À gauche de la courbe risque-rendement, on trouve des fournisseurs d’ETF (fonds indiciels) comme BlackRock et Vanguard, qui proposent des produits bon marché adaptés au grand public. À l’extrême droite, des gestionnaires spécialisés commercialisent des investissements alternatifs plus chers et à fort potentiel de rendement, comme le suisse Partners Group.

L’essor des ETF et des investissements alternatifs

Selon une étude récente du Boston Consulting Group (BCG), la part des investissements passifs est passée de 10 % en 2005 à 20 % du volume mondial en 2023. Ces produits suivent des indices de référence sans prendre d’initiatives stratégiques particulières.

Dans le même -, les investissements alternatifs ont connu une croissance spectaculaire. Regroupant des actifs privés (comme ceux proposés par Partners Group), des hedge funds et autres véhicules résistants aux cycles financiers traditionnels, ils représentent déjà 20% des actifs mondiaux sous gestion, mais surtout 57% des revenus du secteur.
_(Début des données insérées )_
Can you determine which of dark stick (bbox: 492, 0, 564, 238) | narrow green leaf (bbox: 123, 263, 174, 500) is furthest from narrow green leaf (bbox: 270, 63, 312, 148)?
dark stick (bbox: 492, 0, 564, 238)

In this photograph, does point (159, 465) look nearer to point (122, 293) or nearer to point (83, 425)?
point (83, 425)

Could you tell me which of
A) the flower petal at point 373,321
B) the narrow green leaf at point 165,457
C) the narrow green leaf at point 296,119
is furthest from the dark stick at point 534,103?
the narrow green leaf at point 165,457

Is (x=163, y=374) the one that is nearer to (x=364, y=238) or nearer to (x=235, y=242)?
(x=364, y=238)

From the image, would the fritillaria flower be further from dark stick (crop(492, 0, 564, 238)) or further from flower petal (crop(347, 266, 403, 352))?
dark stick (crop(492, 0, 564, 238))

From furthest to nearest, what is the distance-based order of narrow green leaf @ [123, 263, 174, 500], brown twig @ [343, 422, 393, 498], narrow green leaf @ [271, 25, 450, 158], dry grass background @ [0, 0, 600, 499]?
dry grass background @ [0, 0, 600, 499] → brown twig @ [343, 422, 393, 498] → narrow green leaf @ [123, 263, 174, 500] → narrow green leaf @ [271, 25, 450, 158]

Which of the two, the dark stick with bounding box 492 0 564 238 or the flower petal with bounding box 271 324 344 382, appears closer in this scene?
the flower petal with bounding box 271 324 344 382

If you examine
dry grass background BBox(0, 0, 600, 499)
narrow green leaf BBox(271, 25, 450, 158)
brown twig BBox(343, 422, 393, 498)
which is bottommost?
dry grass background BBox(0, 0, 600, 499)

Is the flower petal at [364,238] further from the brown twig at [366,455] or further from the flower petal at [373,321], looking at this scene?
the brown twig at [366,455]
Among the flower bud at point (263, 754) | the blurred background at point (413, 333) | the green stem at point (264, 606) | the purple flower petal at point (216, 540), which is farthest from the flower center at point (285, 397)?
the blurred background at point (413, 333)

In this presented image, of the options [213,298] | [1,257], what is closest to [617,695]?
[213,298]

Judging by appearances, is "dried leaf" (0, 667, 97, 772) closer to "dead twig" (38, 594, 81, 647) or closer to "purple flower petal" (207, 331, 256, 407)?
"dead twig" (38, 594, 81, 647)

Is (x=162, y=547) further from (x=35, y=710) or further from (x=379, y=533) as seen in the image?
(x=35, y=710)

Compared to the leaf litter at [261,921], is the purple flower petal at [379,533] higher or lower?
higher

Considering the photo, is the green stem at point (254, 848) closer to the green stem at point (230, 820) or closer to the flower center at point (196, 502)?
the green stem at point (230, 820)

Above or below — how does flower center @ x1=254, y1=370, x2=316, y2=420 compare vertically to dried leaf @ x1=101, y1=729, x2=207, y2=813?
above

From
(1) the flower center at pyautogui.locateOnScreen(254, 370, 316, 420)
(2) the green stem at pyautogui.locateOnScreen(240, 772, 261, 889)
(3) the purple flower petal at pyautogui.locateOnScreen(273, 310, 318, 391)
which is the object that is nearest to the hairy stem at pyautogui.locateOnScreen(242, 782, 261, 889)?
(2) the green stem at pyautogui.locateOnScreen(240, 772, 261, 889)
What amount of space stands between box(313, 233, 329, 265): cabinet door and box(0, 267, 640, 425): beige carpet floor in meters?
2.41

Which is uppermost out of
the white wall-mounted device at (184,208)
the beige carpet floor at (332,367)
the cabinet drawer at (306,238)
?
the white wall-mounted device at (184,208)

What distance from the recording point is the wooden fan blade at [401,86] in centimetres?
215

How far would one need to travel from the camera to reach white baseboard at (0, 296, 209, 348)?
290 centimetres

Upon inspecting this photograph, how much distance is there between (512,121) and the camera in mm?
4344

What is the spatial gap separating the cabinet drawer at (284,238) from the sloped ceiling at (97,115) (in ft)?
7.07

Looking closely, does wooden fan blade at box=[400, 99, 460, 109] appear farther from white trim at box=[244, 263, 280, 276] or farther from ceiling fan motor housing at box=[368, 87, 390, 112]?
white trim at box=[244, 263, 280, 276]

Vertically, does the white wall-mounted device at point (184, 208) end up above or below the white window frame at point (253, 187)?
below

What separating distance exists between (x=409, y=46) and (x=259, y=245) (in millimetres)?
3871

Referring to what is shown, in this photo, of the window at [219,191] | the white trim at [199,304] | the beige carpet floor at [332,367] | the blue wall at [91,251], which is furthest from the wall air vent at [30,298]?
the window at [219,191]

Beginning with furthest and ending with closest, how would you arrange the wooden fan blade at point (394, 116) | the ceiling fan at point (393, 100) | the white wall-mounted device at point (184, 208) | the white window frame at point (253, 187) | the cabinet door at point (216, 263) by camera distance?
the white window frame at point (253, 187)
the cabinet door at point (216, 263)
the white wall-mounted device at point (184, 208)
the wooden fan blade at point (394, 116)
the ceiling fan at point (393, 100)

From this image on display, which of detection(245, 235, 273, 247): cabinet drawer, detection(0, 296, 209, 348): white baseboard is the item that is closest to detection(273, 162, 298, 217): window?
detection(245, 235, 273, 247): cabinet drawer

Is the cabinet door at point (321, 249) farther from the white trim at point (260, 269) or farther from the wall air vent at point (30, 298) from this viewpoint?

Cette spécialisation met en évidence une réalité : les avantages compétitifs naturels des assureurs (volumes de capitaux importants) ou des banques (réseaux de distribution) ne suffisent plus pour rester compétitifs dans la gestion d’actifs mondiale.

Risque pour la stabilité des marchés financiers

La montée en puissance de géants comme BlackRock (leader mondial des ETF) et Blackstone (spécialisé dans le private equity) illustre parfaitement ce processus de concentration. Mais cette évolution ne peut pas être laissée aux seules autorités antitrust, comme dans d’autres secteurs.

La concentration du secteur fait peser un danger majeur : la stabilité des marchés financiers. Rappelons que les fonds monétaires ont joué un rôle accélérateur lors de la dernière crise financière. Contrairement aux années 1930, où les épargnants eux-mêmes se précipitaient vers les guichets des banques, en 2007, ce sont les gestionnaires d’actifs qui agissaient, au nom des épargnants.

La crise du Credit Suisse entre l’automne 2022 et le printemps 2023 l’a encore démontré: Si les grands gestionnaires d’actifs retirent simultanément leurs fonds, les systèmes de garantie des dépôts perdent instantanément de leur valeur. Les banques centrales, contraintes d’endosser le rôle de « prêteurs en dernier ressort », se retrouvent exposées à des risques croissants, comme on l’a vu lors de cette crise. C’est la face sombre du secteur de la gestion d’actifs, une réalité que nous devrions examiner de plus près.